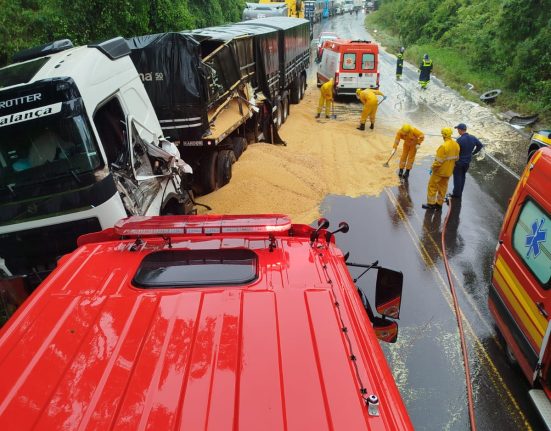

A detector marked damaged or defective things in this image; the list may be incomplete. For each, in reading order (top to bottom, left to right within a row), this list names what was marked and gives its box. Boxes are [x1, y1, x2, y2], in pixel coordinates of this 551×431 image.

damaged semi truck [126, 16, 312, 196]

==

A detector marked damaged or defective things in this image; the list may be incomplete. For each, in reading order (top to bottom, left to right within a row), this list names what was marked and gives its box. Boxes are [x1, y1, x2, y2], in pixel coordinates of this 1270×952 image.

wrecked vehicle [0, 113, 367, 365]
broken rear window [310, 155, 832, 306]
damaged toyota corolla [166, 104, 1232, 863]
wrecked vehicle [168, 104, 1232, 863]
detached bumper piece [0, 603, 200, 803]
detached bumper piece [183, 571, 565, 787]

# [Task requirements]
Express the records between the lines holding "this 1270×952 image." and "detached bumper piece [183, 571, 565, 787]", inclusive, as a two-column CSV with the headers instruction and output. Give one row per record, with its text under instruction and its answer under output, each in a single quoted field with line breaks turned into spaces.

# [Output for this task]
instruction,output
"A detector marked damaged or defective things in this image; the list may be incomplete. For each, in reading order (top to bottom, left to right within a row), this list names what was marked and gives its box. Boxes are [x1, y1, x2, y2], in pixel coordinates of this 1270×952 image.","wrecked vehicle [0, 113, 367, 365] broken rear window [310, 155, 832, 306] damaged toyota corolla [166, 104, 1232, 863] wrecked vehicle [168, 104, 1232, 863] detached bumper piece [0, 603, 200, 803] detached bumper piece [183, 571, 565, 787]"